Quelles leçons en tirer ?

Au fond Le RN comme Reconquête sont d’abord des partis d’ordre, des partis de l ‘Ordre. Rien de plus. La justice sociale les dépasse. Certains pourraient affirmer que toutes ces mesures proposées par les deux candidats soulageront un peu les Français.
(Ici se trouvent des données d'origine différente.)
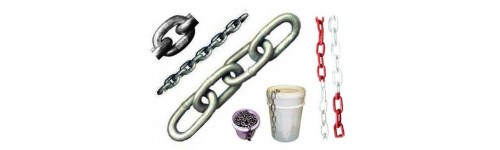 Chain - Galv, Anchor, Barrier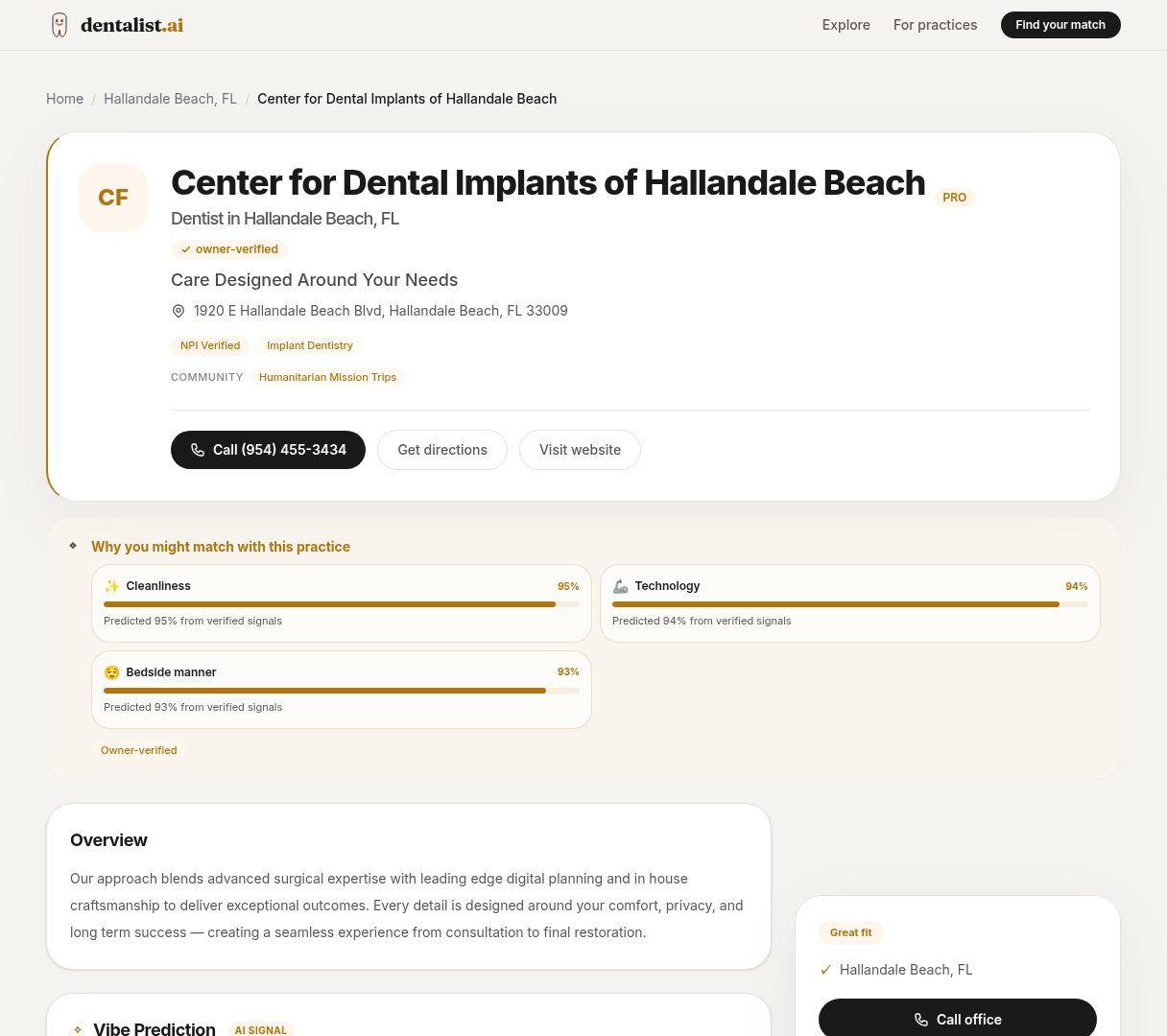 Dentalist.ai gallery image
On peut répondre à cela d’abord que ce n’est que dans une bien faible mesure, et surtout, et c’est en cela que réside leur perversité profonde, elles habituent les Français à se serrer la ceinture, à accepter la précarité et la charité d’Etat dans un pays où 15% des Français vivent sous le seuil de pauvreté…

 

La promesse zemmourienne de revaloriser les petites pensions de retraite jusqu’à 50euros par mois : voilà l’exemple parfait d’aumône d’Etat, de mépris social et de classe visant non pas à permettre l’accession à la propriété populaire, à la dignité par le travail ou à permettre une vie décente à nos aînés : non, c’est de l’aumône publique, qui certes habitue à tout réclamer et tout attendre de l’Etat, mais qui surtout préserve toutes les iniquités déjà en cours, de la spéculation sur le travail d’autrui, l’enrichissement d’oisifs, jusqu’à la protection de la propriété bourgeoise de droit divin.

Un souvenir personnel pour conclure : dès lors qu’il s’agissait de parler pouvoir d’achat, de monnaie, de souveraineté, c’était silence complet dans les tribunes du congrès de Reims, où Le Pen tenait un de ses derniers grands meetings à la veille des présidentielles tout juste achevées. Les militants ne voulaient entendre parler que d’immigration. « On est chez nous » ne vaut que dans ce sens. Jamais dans l’idée de faire fructifier ou tout simplement de s’approprier réellement ce « chez nous ».